Unite union national director Mike Treen said redundancy insurance may be "a useful sort of thing as long as people are able to access it as a right".
He said there should be a benefit system that individualised - in other words, considered benefit eligibility on individual salaries - not as a collective if that person is married.
"The idea that if a person loses their job, they can't access an unemployment benefit because they have a partner, I think it's one of those outdated features that needs to immediately change," he said.
Not only was it difficult to be eligible for, Mr Treen said even if you were eligible it did not provide the receiver with enough money.
"New Zealand's unemployment benefits are extremely low in terms of value. In terms of average wage, I think it's down to 16 percent - it's not possible to live off now.

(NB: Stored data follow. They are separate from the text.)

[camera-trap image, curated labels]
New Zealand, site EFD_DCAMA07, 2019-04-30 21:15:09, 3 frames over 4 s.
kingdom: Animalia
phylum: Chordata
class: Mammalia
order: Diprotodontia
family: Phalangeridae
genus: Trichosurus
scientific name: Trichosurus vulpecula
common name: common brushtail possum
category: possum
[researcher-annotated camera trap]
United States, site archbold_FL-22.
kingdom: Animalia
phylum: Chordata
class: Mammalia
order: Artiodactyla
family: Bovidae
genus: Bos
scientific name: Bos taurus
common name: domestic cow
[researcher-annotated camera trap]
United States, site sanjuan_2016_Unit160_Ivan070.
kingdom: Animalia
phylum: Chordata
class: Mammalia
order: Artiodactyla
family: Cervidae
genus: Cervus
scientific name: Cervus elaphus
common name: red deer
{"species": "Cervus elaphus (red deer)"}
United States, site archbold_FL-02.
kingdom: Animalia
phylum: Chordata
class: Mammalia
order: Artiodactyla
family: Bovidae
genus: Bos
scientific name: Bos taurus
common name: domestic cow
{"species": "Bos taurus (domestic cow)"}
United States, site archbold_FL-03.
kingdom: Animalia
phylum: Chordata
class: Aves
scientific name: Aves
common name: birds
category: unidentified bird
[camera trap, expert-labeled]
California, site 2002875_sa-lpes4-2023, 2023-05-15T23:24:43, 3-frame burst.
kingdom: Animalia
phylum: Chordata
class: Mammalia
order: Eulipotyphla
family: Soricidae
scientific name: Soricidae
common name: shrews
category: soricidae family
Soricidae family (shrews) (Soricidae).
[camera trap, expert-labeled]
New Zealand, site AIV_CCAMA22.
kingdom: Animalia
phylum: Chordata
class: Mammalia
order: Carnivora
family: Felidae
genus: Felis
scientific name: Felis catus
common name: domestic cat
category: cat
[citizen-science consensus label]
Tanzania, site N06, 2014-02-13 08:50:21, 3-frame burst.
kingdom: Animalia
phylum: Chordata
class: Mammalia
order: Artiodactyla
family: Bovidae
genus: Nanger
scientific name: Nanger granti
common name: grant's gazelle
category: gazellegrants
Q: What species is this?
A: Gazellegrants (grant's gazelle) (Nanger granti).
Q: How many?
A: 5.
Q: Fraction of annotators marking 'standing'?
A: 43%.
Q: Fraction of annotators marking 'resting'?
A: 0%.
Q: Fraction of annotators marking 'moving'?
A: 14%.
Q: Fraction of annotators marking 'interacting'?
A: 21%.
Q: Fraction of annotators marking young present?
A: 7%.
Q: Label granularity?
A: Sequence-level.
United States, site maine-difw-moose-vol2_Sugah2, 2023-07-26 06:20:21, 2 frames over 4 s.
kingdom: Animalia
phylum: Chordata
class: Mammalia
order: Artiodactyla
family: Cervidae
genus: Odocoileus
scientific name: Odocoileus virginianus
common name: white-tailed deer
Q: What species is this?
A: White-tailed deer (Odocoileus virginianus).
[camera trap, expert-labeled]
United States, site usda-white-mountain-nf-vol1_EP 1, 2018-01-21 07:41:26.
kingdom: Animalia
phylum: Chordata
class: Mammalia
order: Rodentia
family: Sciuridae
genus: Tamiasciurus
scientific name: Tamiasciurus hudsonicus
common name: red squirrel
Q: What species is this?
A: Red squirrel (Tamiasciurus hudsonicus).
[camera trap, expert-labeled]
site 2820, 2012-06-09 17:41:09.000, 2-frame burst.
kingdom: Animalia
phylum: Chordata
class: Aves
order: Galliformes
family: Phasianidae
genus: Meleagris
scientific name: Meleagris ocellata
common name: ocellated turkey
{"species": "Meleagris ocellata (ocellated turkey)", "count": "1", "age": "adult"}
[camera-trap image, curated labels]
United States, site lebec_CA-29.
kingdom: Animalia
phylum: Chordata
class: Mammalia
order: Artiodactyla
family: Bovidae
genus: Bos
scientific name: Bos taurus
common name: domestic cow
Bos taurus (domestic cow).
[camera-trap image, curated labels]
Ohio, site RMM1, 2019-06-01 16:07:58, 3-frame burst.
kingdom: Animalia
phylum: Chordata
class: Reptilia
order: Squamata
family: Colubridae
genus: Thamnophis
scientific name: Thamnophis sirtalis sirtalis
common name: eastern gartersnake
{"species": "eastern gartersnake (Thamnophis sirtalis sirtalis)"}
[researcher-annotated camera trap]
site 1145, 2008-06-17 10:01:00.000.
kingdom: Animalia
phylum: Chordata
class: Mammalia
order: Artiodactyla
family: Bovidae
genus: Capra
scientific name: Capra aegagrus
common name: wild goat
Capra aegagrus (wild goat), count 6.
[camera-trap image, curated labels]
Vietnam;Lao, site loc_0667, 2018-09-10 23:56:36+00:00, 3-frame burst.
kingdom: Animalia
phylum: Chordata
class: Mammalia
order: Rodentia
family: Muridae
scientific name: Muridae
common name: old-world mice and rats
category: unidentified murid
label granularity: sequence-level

"[It's] all the torture and difficult of a bureacratic paper-filling process."
Business NZ chief executive Kirk Hope said the current system was challenging for businesses, but international examples showed what couild be done.
"There's quite a bit in the flexecurity model that is run in Denmark," he said, "where the labour market is very flexible.
"But there is a lot of different support mechanisms for displaced workers and a lot of incentives to get them into work once they're out of work."
Mr Hope, who sits on the Tripartite Forum on Future Work alongside Treasury and the Council of Trade Unions, said the report would be important for future policies that came out of the Forum.
"This report, I think will be, an important contribution to some of the thinking that comes out of the forum, so we can get a comprehensive, robust system that supports businesses, workers, and can enable and maintain New Zealand being competitive global market."
The commission suggested the Forum analyse the income support options further. The report is available for public submissions until 7 February.